Retour vers mon enfance (7)
Nous marchons encore jusqu'au lavoir. Là, rien n'a changé. La toiture de tuiles et les murets de pierre ont été restaurés. L'eau y coule toujours. Les images renaissent du temps d'autrefois, quand les battoirs faisaient claquer l'eau.
A la sortie de l'école, nous aimions y faire une halte pour nous désaltérer dans la fontaine qui alimentait les bassins. Je revois les vieilles lavandières qui y portaient leur linge malgré les machines à laver. Elles le chargeaient sur une brouette et le transportaient jusqu'ici. Elles s'agenouillaient sur des selles formées d'une caisse en bois pour les genoux et d'une planche rainurée sur laquelle elles le frottaient. L'eau était très fraîche et même glacée en hiver. Avec un battoir, elles frappaient le linge pour faire pénétrer le savon dans les fibres, ou pour évacuer l'eau. J'entends encore leurs éclats de rire et leurs conversations en patois que nous « les petiots »nous ne comprenions pas toujours.

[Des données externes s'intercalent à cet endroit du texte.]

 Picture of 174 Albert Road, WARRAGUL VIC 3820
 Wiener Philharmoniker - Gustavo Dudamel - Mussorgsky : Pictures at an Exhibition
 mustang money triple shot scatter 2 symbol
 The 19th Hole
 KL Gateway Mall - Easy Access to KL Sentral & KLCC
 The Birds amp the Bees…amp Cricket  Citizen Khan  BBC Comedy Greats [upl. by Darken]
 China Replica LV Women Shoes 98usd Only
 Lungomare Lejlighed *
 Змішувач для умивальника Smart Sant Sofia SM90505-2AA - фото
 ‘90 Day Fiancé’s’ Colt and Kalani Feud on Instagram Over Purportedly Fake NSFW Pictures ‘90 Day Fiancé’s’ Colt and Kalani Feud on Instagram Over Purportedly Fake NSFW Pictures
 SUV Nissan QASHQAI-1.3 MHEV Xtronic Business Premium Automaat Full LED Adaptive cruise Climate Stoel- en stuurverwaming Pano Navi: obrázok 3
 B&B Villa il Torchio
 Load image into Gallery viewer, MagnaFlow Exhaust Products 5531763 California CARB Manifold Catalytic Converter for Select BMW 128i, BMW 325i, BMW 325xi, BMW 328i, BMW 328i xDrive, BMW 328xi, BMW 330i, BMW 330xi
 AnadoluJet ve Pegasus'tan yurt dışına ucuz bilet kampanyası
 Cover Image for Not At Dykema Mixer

Quand le linge était décrassé, elles le jetaient dans l'autre bassin, plus petit et plus propre. Puis elles le tordaient, à deux, pour l'essorer avant de le ramener au village où elles l'étendaient sur des cordelettes ou sur l'herbe pour le faire blanchir.

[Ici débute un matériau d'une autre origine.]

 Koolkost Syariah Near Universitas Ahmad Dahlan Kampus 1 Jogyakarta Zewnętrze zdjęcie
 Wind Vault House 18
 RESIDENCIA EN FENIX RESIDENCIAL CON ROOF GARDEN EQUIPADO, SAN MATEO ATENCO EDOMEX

Là aussi, le progrès a fait disparaître les lavandières mais fort heureusement les lavoirs, très nombreux en Charente, sont aujourd'hui protégés et font partie du patrimoine.

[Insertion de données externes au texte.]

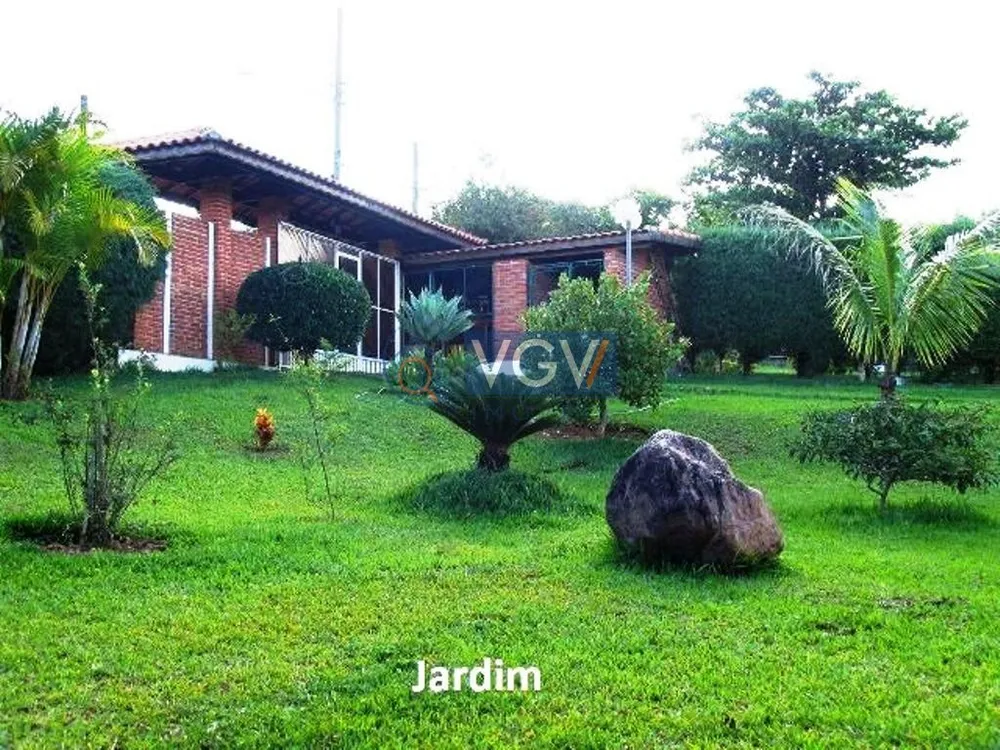 Chácara, 3 quartos, 6000 m² - Foto 10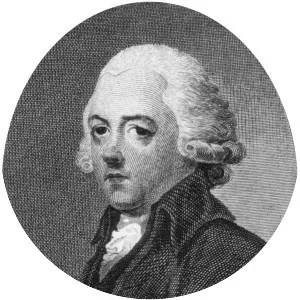 William Falconer - Scottish poet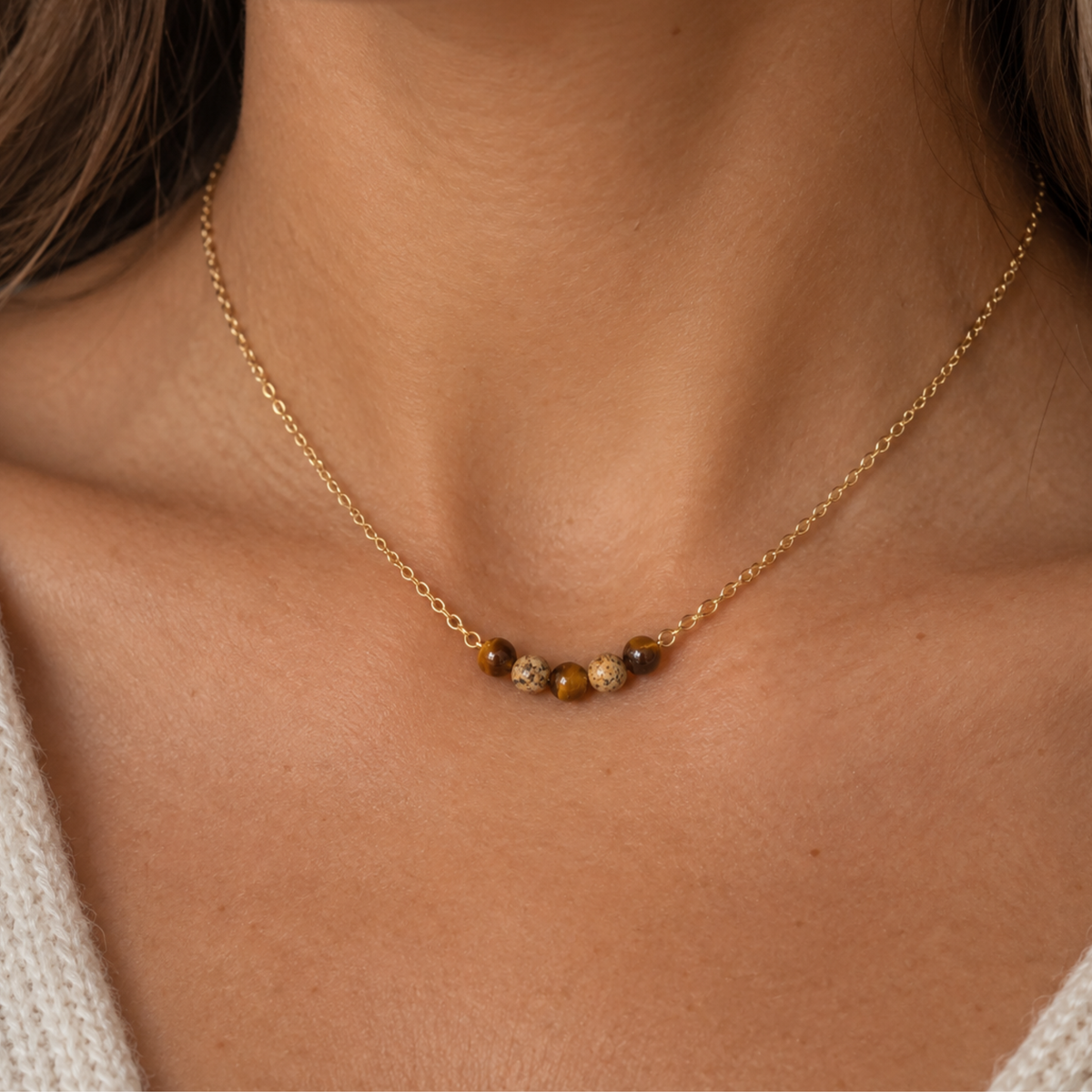 Margot Necklace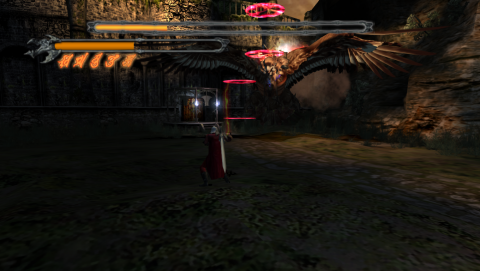 Devil May Cry 3: Dante's Awakening – Hardcore Gaming 101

La belle matinée, saturée de soleil et de bleu, s'est progressivement dégradée. Un léger voile nuageux a commencé à recouvrir le ciel. Insidieusement, les nuages s'accumulent et transforment peu à peu la lumière d'or du matin en grisaille.
Nous nous empressons de rentrer. Le temps change si vite en cette saison. Le vent enfle. Ce n'est maintenant plus qu'un grand tourbillon de feuilles tournoyant autour de nous. Il fait plus frais et nous remontons à grands pas vers le village juste avant que les premières gouttes ne viennent s'écraser sur nous.